Begin with 300mL of 0.200M Acetic Acid and 256mL 0.140M Potassium Hydroxide.

a.) Calculate the Initial pH of CH₃COOH:

b.) Calculate the pH after adding 256mL of KOH:

Well, we might start with some discussion about pH.  pH is a scale used to describe the strength of an acid or a base.  The scale ranges from 0 to 14.  Acidity increases as pH aproaches zero.  Basicity increases as pH approaches 14.  Strong acids generally have a pH below 2, strong bases generally have a pH above 12.  pH = -log₁₀[H₃O⁺].¹  Hydronium is what makes acids acids.  It is just water with that extra Hydrogen cation.  It is impossible to have pure Hydronium, however the strongest acids in aqueos solution produce a very large amount of hydronium.  Some other important pieces here are the k_a value and for our buffer system the pk_a value.  K_a is a constant value created by the ratio of acid and its conjugate base multiplied by the concentration of Hydronium cations.  It should be noted that the concentration of Hydronium cations and the Conjugate base is equal.  k_a = [H₃O⁺][Acid^-] / [Acid].  Also..  pk_a = -log₁₀k_a.  There is also a k_b value which is a constant discribed similarily by the ratio of a base and its conjugate acid multiplied by the concentration of Hydroxide anions.  Also k_w = 1.0E-14.  k_a x k_b = k_w.  For the reaction that we are discussing, a weak acid being reacted with a strong base, there is an equation called the Henderson/Hassleboff equation.  This is used to calculate pH in an acid/base buffer system.  We know to use this equation when there are both acid and conjugate base present.  When either one becomes completely used up, the equation is no longer of use to us.   pH = pK_a + log₁₀([base] / [acid]).

Another equation that we will find useful is the Molarity ('M') equation:  M = n/V_L or Molarity = number of mols divided by the volume of the solution in Litres. 

a.)

Step 1 is to look at our acid.  Acetic Acid (CH₃COOH).  The K_a value for this acid is. 1.8197E-5.  We will use this in the relationship described above to find the concentration of Hydronium cations.

The simple dissociation of Acetic Acid in Water is written as:

CH₃COOH + H₂O --> H₃O⁺ + CH₃COO^-.

So the relation ship works as  (k_a x [CH₃COOH])^1/2 = [H₃O⁺].

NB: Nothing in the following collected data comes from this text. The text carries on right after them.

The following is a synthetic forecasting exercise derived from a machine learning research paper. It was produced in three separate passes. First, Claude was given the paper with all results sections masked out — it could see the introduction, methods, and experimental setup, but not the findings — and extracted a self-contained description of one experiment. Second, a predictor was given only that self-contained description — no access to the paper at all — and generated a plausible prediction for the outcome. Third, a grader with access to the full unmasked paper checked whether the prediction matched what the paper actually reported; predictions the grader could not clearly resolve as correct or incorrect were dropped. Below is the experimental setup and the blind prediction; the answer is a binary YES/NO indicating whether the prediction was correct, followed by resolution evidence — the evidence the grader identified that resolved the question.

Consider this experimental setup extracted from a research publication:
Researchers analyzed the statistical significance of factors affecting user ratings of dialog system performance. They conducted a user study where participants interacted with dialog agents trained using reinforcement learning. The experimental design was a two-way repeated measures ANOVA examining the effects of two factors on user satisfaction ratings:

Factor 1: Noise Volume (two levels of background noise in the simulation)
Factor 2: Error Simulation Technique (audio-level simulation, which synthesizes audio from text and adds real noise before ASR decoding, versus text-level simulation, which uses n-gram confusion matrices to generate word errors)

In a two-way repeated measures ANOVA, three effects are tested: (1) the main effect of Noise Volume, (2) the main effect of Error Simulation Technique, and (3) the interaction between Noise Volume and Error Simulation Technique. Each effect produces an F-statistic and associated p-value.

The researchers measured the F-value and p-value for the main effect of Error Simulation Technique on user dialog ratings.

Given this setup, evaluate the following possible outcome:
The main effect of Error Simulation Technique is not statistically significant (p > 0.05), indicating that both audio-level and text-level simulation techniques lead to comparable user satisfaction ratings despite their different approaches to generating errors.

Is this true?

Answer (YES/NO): YES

This piece of course assumes 1. that we can truncate the subtraction of Hydronium cation concentration from the Acetic Acid in the denominator of our original relationship because the amount would be insignificant to the overall precision of our equation. and 2. that the error between the known pH and the calculated pH at standard conditions is less than 3%. I will not take time to prove the assumptions.

so ((1.8197E-5)(0.200M))^1/2 ≈ 3.6394E-6  This is our initial concentration of Hydronuim cations in our aqueous solution.

-log₁₀3.6394E-6 = 5.44  This is the pH value of our Acetic Acid defining it as a weak acid.

b.)

Step 1 is to write out our equation for the buffer system.

CH₃COOH + KOH --> CH₃COO^-K⁺ + H₂O.

Upon reviewing the equation we can see that it is a balanced equation.  Therefore the production of conjugate base (Potassium Acetate)² is a 1 to 1 relationship with the loss of acid (Acetic Acid).  Also the KOH we add (a strong base) gets used completely.  If it did not get used completely the overwhelming strong base would destroy the buffer system.

Step 2 is to do some math about molarity and number of moles used and made of the different chemicals in our relationship.

We need to find out how many moles of each substance we have.

(300E-3L)(0.200M) = 0.060 moles CH₃COOH

(256E-3L)(0.140M) = 0.036 moles KOH

Now in our one to one relationship, for every mole of strong base (KOH) added we create one mole of our conjugate base (CH₃COO^-K⁺) therefore we need only to subtract our added strong base from our weak acid and we will then have the amount of acid used, and also the amount of conjugate base created.

0.060 - 0.036 = 0.024

we have leftover:
0.024 moles of Acetic Acid
0.000 moles of Potassium Hydroxide

we have made:
0.036 moles of Potassium Acetate

into our equation  pH = pK_a + log₁₀([base] / [acid])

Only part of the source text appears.